The Ottoman Turks
The Southeastern Europe and Byzantine Empire were faced with Ottoman invasions at the same time when Europe was entering the Age of discoveries and explorations. The expansion of the Ottoman Turks who emerged on the ruins of Seljuk Sultanate at the end of the 13th century initially did not represent any greater threat but the Byzantine Empire greatly weakened after the Fall of Constantinople during the Fourth Crusade in 1204 was slowly falling in the Ottoman hands.
The first Byzantine villages and cities were conquered by the Ottomans during the rule of Osman I (1290-1326) who founded the Ottoman dynasty. Osman I also captured Bursa which was made capital by his successor Orhan I (1326-1362).
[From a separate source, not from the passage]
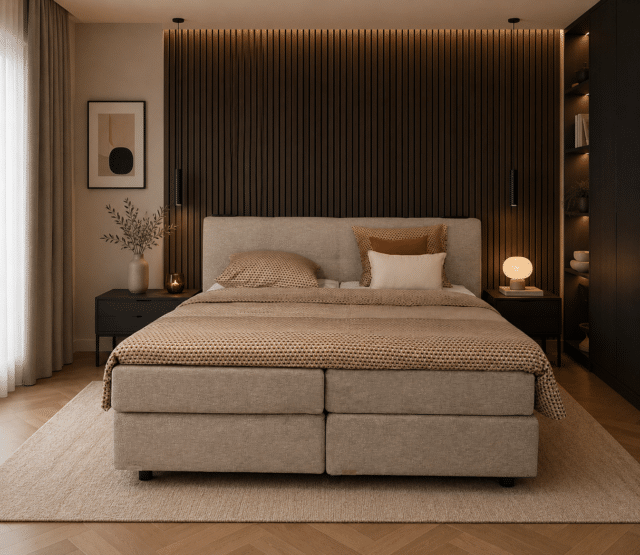 Boxspring Avek Ninety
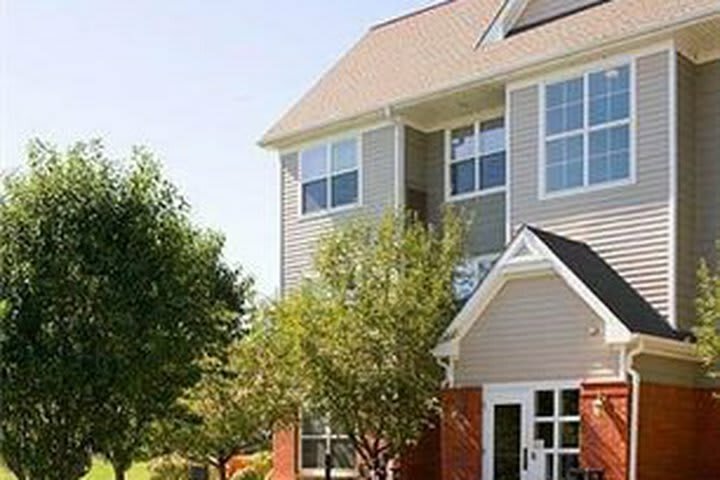 Hotel Residence Inn By Marriott Fort Collins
In 1346, Orhan I supported John VI Cantacuzenus against the Byzantine Emperor John V Palaeologus, married Cantacuzenus’ daughter Theodora and gained permission to raid the Balkans. At the same time Orhan I captured Gallipoli and established a strong base for the future Ottoman conquests in the Balkans. Under his successor Murad I (1362-1389) the Ottomans conquered Thrace, Macedonia and severely defeated the coalition of Serbian lords in the Battle of Kosovo in 1389. However, Serbian noble Milos (K)Obilic tricked the Turks and assassinated Murad I during or after the battle.
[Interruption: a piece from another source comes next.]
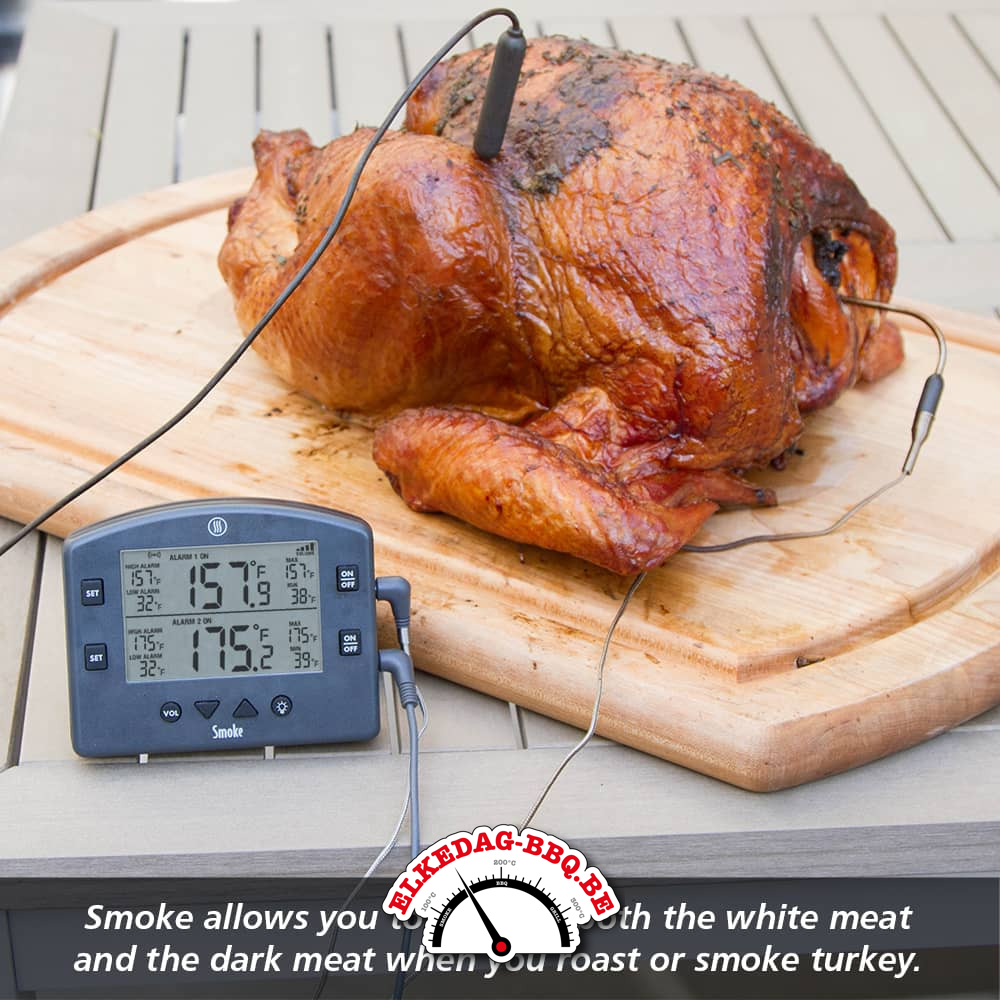 Thermapen - Thermaworks Smoke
Murad I was succeeded by his son Bayazid I (1389-1402) who made the Ottoman Empire a major power. He extended the Ottoman dominion in Anatolia, annexed central and northern Macedonia, and conquered Bulgaria, Thessaly and eastern part of today’s Greece to Athens and Peloponnese. Ottoman territorial expansion in Europe was for a short period halted by the Mongol conqueror Timur (also called Timur Leng) who severely defeated the Ottoman forces in the Battle of Ankara in 1402. Bayazid was captured and died in Mongol captivity in the same year, while Ottoman Empire fell into an inner crisis until the accession of Mehmed I in 1413. His successor Murad II (1421-1451) spent his early years dealing with revolts and rivals to the throne but his later rule was marked by a new period of territorial expansion of the Ottoman Empire which reached its height under his successor Mehmed II the Conqueror.
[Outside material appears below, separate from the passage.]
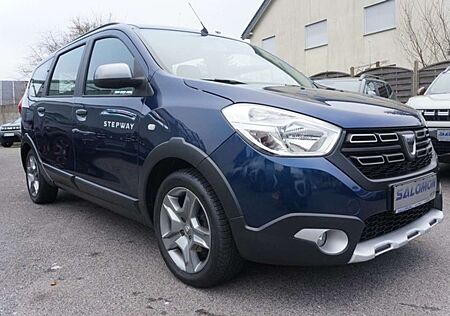 Dacia Lodgy Stepway 1.6 NAVI+KLIMA CAM+Sitzh.1.Hand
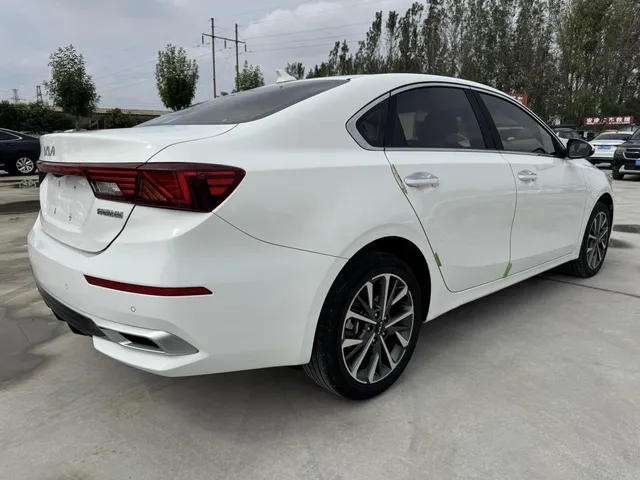 2021 Kia Cerato 1.5L CVT Fashion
Mehmed II the Conqueror (1451-1481) completed the Ottoman conquest of Asia Minor, conquered Constantinople in 1453 and subjugated Serbia (1459), Morea (1460), Bosnia (1463) and Albania (1467), while Wallachia and Crimean Khaganate were made Ottoman vassal states. By the end of the Middle Ages the Ottoman Empire emerged as a major world power and greatly influenced the future development of the Balkan Peninsula which fell under “the Turkish yoke”.